Blue Sunshine (1977)
Ferguson co-wrote two songs for this horror-thriller directed by Jeff Lieberman. The songs were in the disco genre and were performed by The Humane Society For The Preservation Of Good Music. The film’s score is by Charles Gross.
Alan Rudolph’s “musical comedy” Roadie starred none other than Meat Loaf and had a score by composer and blaster beam inventor Craig Huxley. Jay Ferguson contributed the song «A Man Needs A Woman» for the film and it was also included on the top-selling soundtrack album which got a double-vinyl release, but never saw the light of day on CD. Strangely, the song is not on YouTube.
Valley Girl (1983)
Successful Martha Coolidge romantic comedy starring Nicholas Cage and Deborah Foreman. Ferguson co-wrote the song «Time To Win» performed by Gary Myrick & The Figures.
The Terminator (1984)
Jay Ferguson’s involvement in this classic opened up all kinds of doors to the Hollywood film music scene in the years that followed. He wrote the song «Pictures Of You», performed together with 16MM, whoever that was. The song, which sounds like a mix of The Cars and Talking Heads, appeared on the original 1984 soundtrack album from the film, otherwise scored by Brad Fiedel.

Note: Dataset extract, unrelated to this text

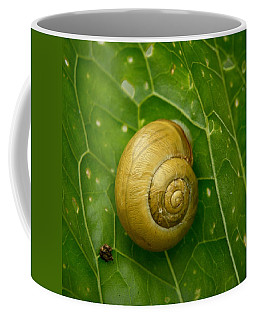 Coffee Mug featuring the photograph Conch by Jouko Lehto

Ferguson co-wrote the song «Does He Dance» performed by France Joli for this film. Or at least it appeared in the film. The song is not featured on the soundtrack album, but appears on France Joli’s album from the same year.
Deadly Passion (1985)
Ferguson’s first instrumental film score was for this Larry Larson crime/drama movie. He also wrote the song «Call It Anything But Love», performed by Pauline Wilson. Score mixer is Robby Weaver, who later worked with composers like Patrick Leonard, Joel Goldsmith and James Newton Howard.
The Patriot (1986)
Leslie Nielsen played one of his last serious roles in this B action movie, as a navy admiral. Jay Ferguson delivered a hard-hitting, exciting and quite melodic electronic score. It was still a way of feeling his way through, as this was only his second score.
Quiet Cool (1986)
Clay Borris directed this James Remar action movie. The highly fun and listenable electronic score was released on vinyl (totalling 24 tracks) on the Macola record label, but the record is extremely scarce and difficult to track down today. On Discogs, the record has gone for as much as 172 Euro. The title track is written by Ferguson and sung by Joe Lamont, while the saxophone parts of the music is performed by Timmy Cappello.
Crystal Heart (1986)
For this Gil Bettman drama starring Lee Curreri and Tawny Kitaen, Jay Ferguson contributed two self-performed rock songs called «Let Me Believe In You» and «Brave New World» for the film and soundtrack album. It has to be noted, though, that the most interesting parts of the album are composer Joel Goldsmith’s two brilliant tracks of electronic score.
Cameo by Night (1987)
Failed pilot directed by Paul Lynch and starring Sela Ward. It is not known to me how Jay Ferguson’s score to this sounds.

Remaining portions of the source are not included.